For every Cuban, in Cuba or in exile, Christmas is a memory. For the Cuban Christian in exile there is the beautiful Christmas story—the birth of a King. the peace of heart and soul that only this great truth can bring.

There is also the most deep, heartfelt prayer and desire that “next year we will celebrate Christmas in Cuba.”

– Arlene (Mrs. Clarence) Nyenhuis

IN NEW ZEALAND

A first Christmas away from home is a strange experience. In fact, for many it is a time of homesickness. But for an American family a mid-summer Christmas in New Zealand is almost bewildering. Then one must face up to the question: What really makes Christmas Christmas?

Is it the cozy atmosphere spent in a warm house on a cold, winter day with snow falling outside? Is it merely a matter of going through the old routine of last minute shopping and maintaining certain traditions and customs to which everyone else also seems to be clinging?

The most popular place in New Zealand on Christmas day is the beach. The schools have completed another year of activity. Vacations have begun.

Everyone is asked, “Where are you going for Christmas?”

Most of the factories close down for several weeks. And as the assembly lines grind to a halt, the New Zealanders indulge in Christmas parties with all the trimmings. By all means these trimmings must include beer and “Scotch” so that walking the streets, or riding the buses becomes a most unpleasant experience. Everyone is in a hilarious mood, wishing one and all “happy Christmas”.

New Zealanders have a way of trying to do the same thing everyone else is doing at the same time. They love the out-of-doors and their climate and their countryside lends itself to a vacation in tents. During the Christmas holidays New Zealand virtually becomes a land of tent-dwellers. Prior to Christmas they pack up and many of their heroes are vacated for several weeks.

In some ways, the celebration of Christmas is much like ours in the Northern Hemisphere. For instance, there is the same exchanging of gifts. The stores are decorated in much the same way. Even though it is the heart of summer, they have the same tinsel, snow Hakes painted in windows, and Santa pictured in a sleigh.

Nearly all the children are taught to believe in Santa Claus, or Father Christmas as he is normally called. It is the accepted thing even among Christians. Seemingly children must believe that “Santy” brings them gifts. They do have Christmas trees, but not very many, since most people are away from home. The few that are at home have a big Christmas dinner with ham and plum pudding. Last Christmas there was an item in the local paper, lamenting the fact that New Zealanders were replacing their big Christmas dinners with the picnic basket.

Now I know this has nothing to do with the real Christmas, but this is how it is celebrated in New Zealand.

The Reformed Churches have a divine service which is looked upon as something quite foreign by the New Zealanders. In many respects the Dutch immigrants are inclined to take a radically different view of Christmas. They seem to regard Christmas as a day more sacred than Sunday. Even though they may attend church very irregularly otherwise, by all means, they must attend the service on Christmas day. Our Reformed people have started the practice of having programs during the Christmas season. However they must be satisfied to have these programs some weeks in advance because it is “just too busy” around Christmas time.

**THE RECORDS:**
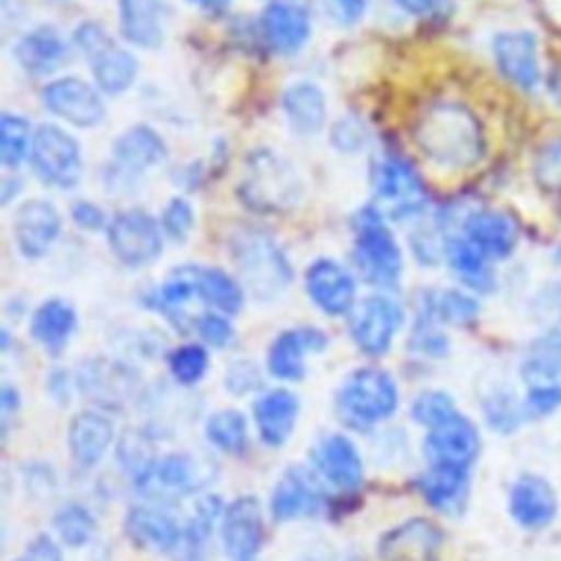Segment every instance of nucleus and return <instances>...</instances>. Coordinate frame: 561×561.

...

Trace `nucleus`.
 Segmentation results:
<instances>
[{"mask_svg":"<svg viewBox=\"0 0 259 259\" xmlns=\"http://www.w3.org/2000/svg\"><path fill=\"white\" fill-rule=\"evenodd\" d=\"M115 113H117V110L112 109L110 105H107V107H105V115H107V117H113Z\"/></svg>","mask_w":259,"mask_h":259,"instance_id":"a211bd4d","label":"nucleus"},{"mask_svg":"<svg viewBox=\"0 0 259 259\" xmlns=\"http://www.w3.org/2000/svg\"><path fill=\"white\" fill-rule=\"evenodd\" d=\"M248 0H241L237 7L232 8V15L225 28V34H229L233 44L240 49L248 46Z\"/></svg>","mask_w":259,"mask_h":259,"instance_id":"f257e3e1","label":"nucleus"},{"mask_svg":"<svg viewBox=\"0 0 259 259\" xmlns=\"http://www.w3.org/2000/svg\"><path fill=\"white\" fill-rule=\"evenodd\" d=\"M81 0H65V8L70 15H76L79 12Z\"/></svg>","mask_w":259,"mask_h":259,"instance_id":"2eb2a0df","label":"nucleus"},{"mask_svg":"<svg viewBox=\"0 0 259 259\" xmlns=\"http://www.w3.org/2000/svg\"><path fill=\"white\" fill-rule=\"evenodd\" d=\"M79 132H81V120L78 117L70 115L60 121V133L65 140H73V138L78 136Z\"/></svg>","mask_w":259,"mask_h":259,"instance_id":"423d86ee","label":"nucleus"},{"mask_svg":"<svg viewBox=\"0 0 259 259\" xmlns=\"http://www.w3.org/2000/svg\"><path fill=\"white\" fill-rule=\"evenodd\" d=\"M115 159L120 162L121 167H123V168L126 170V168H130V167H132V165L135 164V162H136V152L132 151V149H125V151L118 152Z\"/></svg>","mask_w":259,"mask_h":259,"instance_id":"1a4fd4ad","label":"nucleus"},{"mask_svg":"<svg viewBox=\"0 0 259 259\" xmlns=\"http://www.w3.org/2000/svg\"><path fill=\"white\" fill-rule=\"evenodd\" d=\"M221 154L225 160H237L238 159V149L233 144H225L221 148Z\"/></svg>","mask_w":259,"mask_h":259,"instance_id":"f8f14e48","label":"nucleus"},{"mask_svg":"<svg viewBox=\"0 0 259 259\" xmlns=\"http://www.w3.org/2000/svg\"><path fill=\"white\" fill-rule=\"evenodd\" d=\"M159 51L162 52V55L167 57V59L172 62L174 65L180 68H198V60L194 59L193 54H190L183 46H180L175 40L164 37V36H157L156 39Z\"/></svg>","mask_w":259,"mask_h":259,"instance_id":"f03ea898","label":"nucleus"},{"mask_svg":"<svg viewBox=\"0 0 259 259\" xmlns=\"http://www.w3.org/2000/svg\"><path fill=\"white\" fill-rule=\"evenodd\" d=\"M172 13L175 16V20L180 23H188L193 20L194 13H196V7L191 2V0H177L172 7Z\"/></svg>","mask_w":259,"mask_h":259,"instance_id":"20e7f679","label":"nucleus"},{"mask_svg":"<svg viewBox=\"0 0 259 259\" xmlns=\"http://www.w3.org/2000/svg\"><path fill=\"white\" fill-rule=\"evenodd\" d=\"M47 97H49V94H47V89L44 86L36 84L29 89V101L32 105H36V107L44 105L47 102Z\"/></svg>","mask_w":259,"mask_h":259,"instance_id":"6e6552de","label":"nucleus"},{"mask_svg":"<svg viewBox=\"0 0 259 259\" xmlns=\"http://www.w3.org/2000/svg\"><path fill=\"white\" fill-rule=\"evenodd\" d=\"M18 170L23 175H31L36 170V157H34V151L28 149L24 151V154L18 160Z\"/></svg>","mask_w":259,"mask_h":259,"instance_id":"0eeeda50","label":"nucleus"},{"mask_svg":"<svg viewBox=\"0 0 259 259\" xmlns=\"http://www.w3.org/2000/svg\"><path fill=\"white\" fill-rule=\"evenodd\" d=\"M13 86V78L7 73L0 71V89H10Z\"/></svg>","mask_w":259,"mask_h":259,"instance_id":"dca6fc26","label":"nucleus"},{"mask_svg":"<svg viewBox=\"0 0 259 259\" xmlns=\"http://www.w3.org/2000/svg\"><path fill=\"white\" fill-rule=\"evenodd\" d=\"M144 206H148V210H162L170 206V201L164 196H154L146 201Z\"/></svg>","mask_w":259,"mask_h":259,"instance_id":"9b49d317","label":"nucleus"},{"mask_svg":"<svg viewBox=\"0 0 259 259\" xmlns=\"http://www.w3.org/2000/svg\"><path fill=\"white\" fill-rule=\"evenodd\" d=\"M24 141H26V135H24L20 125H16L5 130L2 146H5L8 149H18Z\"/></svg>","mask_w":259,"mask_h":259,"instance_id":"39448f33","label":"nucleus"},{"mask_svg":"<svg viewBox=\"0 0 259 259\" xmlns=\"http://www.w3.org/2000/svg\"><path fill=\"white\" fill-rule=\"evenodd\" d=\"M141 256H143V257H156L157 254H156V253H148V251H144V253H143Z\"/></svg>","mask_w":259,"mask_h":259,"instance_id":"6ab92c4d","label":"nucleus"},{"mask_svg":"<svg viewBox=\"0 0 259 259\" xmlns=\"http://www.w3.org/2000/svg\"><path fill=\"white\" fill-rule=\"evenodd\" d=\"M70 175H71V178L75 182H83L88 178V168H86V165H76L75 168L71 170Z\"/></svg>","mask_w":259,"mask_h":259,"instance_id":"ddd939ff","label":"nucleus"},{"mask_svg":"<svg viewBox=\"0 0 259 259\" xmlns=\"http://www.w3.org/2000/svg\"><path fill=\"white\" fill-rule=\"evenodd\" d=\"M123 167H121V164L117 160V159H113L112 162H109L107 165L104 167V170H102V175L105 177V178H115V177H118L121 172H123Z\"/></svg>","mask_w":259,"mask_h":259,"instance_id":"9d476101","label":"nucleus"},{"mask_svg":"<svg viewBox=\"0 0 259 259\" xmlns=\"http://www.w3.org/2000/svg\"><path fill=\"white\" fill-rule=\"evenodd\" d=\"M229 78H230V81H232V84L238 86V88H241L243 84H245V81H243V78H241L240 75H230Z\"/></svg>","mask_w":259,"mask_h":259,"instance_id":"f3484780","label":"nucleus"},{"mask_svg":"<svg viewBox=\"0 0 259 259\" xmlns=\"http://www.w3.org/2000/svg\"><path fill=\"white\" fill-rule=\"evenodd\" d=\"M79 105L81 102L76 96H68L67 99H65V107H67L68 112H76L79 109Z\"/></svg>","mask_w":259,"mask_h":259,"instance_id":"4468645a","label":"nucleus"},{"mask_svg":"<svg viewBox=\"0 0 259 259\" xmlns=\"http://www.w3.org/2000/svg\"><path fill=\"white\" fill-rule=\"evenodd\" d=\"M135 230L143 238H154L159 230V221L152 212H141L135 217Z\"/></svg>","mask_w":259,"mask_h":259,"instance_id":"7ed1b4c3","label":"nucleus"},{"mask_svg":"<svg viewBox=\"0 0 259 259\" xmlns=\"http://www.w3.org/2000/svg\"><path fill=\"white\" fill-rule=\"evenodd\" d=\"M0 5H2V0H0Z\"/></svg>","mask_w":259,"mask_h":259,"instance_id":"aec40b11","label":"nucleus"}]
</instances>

---

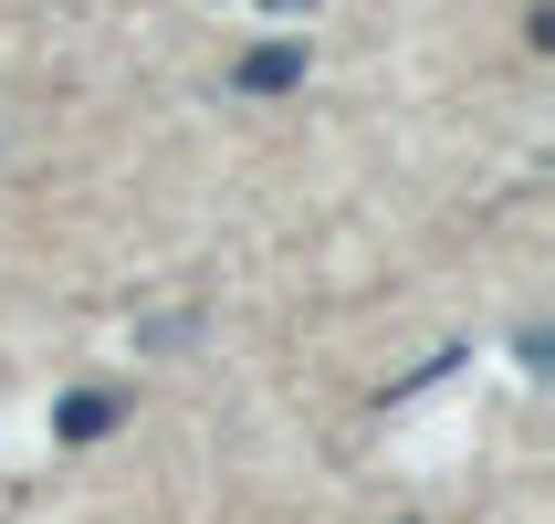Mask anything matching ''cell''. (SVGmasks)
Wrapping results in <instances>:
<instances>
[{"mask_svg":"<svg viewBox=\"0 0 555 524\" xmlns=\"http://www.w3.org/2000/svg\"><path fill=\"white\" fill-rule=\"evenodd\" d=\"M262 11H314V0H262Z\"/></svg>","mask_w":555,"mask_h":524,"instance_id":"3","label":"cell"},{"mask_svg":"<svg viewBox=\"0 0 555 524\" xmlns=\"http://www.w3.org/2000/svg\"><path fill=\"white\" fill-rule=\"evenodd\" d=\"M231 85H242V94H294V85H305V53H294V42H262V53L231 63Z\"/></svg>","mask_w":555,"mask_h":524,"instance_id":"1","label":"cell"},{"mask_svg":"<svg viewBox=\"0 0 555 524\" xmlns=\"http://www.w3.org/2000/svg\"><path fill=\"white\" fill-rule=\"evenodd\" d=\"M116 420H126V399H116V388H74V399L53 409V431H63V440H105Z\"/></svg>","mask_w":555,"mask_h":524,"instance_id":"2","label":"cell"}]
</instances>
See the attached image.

**SET TASK A:** Pull out every line of the records that contains the string "results", matching its case exactly.
**SET TASK B:** Pick up the text on Christmas abroad after its last sentence and carry it forward.
The text on Christmas abroad and the records are unrelated material.

**EXERCISE RESULT A:**
 Segmentation results:
Wrapping results in <instances>:

**EXERCISE RESULT B:**
Perhaps these strange customs and this different atmosphere have helped us to ask more earnestly, “What is really Christmas?”

– Carrie (Mrs. Richard J.) Venema

IN NIGERIA

The moon became faintly visible with an eerie amber cast sometime after dark, far above the horizon. The breeze from the north was comfortable, but it carried the Sahara dust which first hid the moon completely and now filtered its light. The higher it soared in the sky, the less its bluish grey light was impaired. The slowly waving palm fronds were clearly visible against the heavens. The glittering stars, the warm breeze, the ponderous moon and the peaceful silence made one conscious of God, especially on Christmas eve.

Meditating quietly in one’s own heart brought to mind the shepherds and the wise men. It made that night long ago seem so real and near. Time had passed -a lot of time—but God hadn’t changed. He had sent the Son He had promised and to think He had sent that Son for little creatures like— A night bird screeched in the nearby trees. My mind snapped back to the present. A smile played across the dark face next to me and he said in his own tongue, “Tomorrow is the day Jesus was born.”

I nodded and added, “For little creatures like you and me and others like us all over the world.” His eyes responded and his face reflected the light which was in his heart.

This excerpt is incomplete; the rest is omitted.